### Brief
The listing below must be repeated word for word, without its pictures.

### Records for the exercise
━━━━━━━━

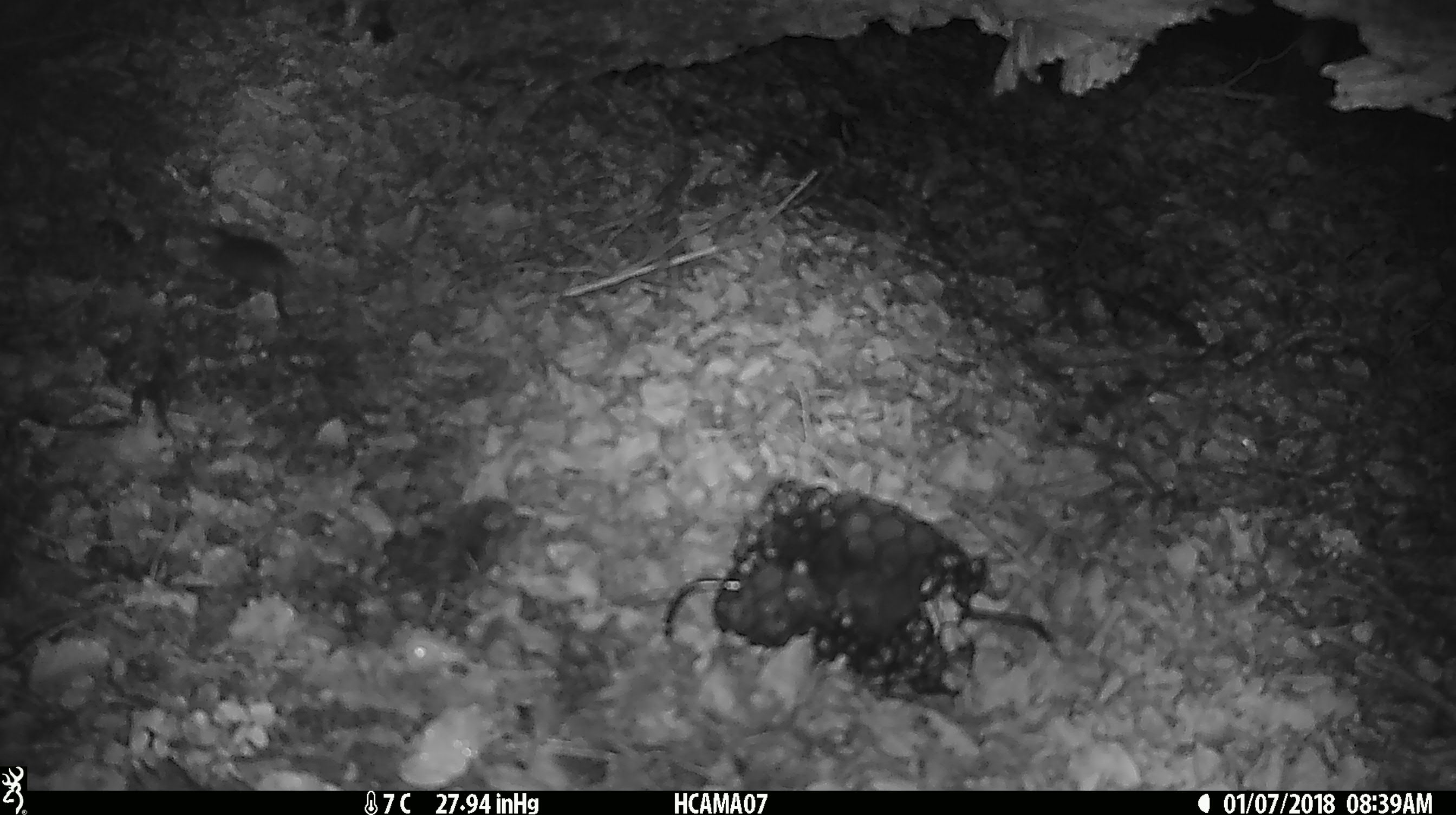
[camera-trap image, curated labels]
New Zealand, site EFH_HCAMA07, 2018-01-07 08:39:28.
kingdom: Animalia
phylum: Chordata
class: Mammalia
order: Rodentia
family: Muridae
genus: Mus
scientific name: Mus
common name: mouse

━━━━━━━━

### Solution to the problem
[camera-trap image, curated labels]
New Zealand, site EFH_HCAMA07, 2018-01-07 08:39:28.
kingdom: Animalia
phylum: Chordata
class: Mammalia
order: Rodentia
family: Muridae
genus: Mus
scientific name: Mus
common name: mouse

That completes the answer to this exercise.